Try sitting on the ground and petting the dog, shoot a 22 blank while doing this, then move on to a 410. This worked with mine.


----------



## wilber85 (Sep 20, 2011)

I posted this in another thread a while back for a gunshy lab...if you have any questions I would be happy to help you.  How old is the dog?  How was he introduced to gunfire?




A good thing you can do when he is young to prep him for gunfire training is to slam cabinets when he is eating, and just generally be as loud as you can around him. This helps when they are young to get them used to loud noises so it will be an easier transition.

I just went through all of this with a gunshy GSP. I had made the same mistake as many and just started firing over him when we were playing. At first he seemed fine and then later developed gunshyness (as any dog would in this method of gun introduction). He is a upland dog so I can only speak from that perspective, but the fundamentals are the same for all gundogs.

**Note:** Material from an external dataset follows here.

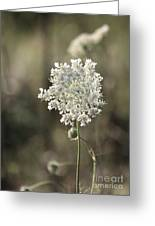 Queen Annes Lace - 3 Greeting Card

To fix the problem, start with a small 22 blank pistol. My GSP is for quail so I would set out a quail for him. You can simulate this same tactic with a water retrieve. He would run after the quail and when he is chasing I would fire the blank pistol from far away, around 60 yds. If he flinches, back up. If he doesnt seem to care, slowly move up. Eventually you will be able to fire right over his head. NEVER fire a gun unless he is chasing/retrieving/doing something that keeps his mind off of gunfire. *You have to make the association that BANG means BIRDS!* If he loves ducks, this should be easy. After you can fire over his head with a 22 blank, move up to a 410. Repeat the process. This can go slower or faster depending on the dog. Took me about 3 months of working every weekend and now my dog LOVES gunfire. He hunts HARDER after the first shot is fired.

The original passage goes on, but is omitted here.